Work item:
Return every entry exactly as written.

Collected data:

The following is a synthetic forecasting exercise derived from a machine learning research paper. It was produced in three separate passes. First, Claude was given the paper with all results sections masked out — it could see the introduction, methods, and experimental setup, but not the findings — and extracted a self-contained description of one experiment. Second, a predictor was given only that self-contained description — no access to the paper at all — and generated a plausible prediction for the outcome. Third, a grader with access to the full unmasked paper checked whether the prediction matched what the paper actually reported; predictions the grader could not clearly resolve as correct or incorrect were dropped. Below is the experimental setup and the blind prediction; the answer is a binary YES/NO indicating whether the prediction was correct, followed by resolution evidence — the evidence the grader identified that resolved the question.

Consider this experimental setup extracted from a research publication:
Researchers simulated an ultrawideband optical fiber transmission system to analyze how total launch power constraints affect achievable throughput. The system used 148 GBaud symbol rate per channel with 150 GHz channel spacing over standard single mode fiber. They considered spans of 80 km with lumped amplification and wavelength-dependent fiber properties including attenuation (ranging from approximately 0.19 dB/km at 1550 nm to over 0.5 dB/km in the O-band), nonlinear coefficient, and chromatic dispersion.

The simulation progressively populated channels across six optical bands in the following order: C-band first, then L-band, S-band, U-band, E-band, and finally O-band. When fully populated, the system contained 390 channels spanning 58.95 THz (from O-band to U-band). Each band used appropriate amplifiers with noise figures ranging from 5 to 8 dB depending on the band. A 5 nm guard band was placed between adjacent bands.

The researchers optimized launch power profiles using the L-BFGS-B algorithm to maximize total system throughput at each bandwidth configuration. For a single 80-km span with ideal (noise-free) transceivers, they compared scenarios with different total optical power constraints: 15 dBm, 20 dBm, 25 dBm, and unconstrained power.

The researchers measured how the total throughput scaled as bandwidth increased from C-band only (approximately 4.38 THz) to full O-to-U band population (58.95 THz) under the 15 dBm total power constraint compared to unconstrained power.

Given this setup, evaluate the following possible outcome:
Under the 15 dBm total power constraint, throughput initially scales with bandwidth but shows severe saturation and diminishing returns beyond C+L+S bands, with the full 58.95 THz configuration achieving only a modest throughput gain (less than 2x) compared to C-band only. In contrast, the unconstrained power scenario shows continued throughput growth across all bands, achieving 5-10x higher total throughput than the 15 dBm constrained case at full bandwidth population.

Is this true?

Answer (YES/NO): NO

Solution to this task:
The following is a synthetic forecasting exercise derived from a machine learning research paper. It was produced in three separate passes. First, Claude was given the paper with all results sections masked out — it could see the introduction, methods, and experimental setup, but not the findings — and extracted a self-contained description of one experiment. Second, a predictor was given only that self-contained description — no access to the paper at all — and generated a plausible prediction for the outcome. Third, a grader with access to the full unmasked paper checked whether the prediction matched what the paper actually reported; predictions the grader could not clearly resolve as correct or incorrect were dropped. Below is the experimental setup and the blind prediction; the answer is a binary YES/NO indicating whether the prediction was correct, followed by resolution evidence — the evidence the grader identified that resolved the question.

Consider this experimental setup extracted from a research publication:
Researchers simulated an ultrawideband optical fiber transmission system to analyze how total launch power constraints affect achievable throughput. The system used 148 GBaud symbol rate per channel with 150 GHz channel spacing over standard single mode fiber. They considered spans of 80 km with lumped amplification and wavelength-dependent fiber properties including attenuation (ranging from approximately 0.19 dB/km at 1550 nm to over 0.5 dB/km in the O-band), nonlinear coefficient, and chromatic dispersion.

The simulation progressively populated channels across six optical bands in the following order: C-band first, then L-band, S-band, U-band, E-band, and finally O-band. When fully populated, the system contained 390 channels spanning 58.95 THz (from O-band to U-band). Each band used appropriate amplifiers with noise figures ranging from 5 to 8 dB depending on the band. A 5 nm guard band was placed between adjacent bands.

The researchers optimized launch power profiles using the L-BFGS-B algorithm to maximize total system throughput at each bandwidth configuration. For a single 80-km span with ideal (noise-free) transceivers, they compared scenarios with different total optical power constraints: 15 dBm, 20 dBm, 25 dBm, and unconstrained power.

The researchers measured how the total throughput scaled as bandwidth increased from C-band only (approximately 4.38 THz) to full O-to-U band population (58.95 THz) under the 15 dBm total power constraint compared to unconstrained power.

Given this setup, evaluate the following possible outcome:
Under the 15 dBm total power constraint, throughput initially scales with bandwidth but shows severe saturation and diminishing returns beyond C+L+S bands, with the full 58.95 THz configuration achieving only a modest throughput gain (less than 2x) compared to C-band only. In contrast, the unconstrained power scenario shows continued throughput growth across all bands, achieving 5-10x higher total throughput than the 15 dBm constrained case at full bandwidth population.

Is this true?

Answer (YES/NO): NO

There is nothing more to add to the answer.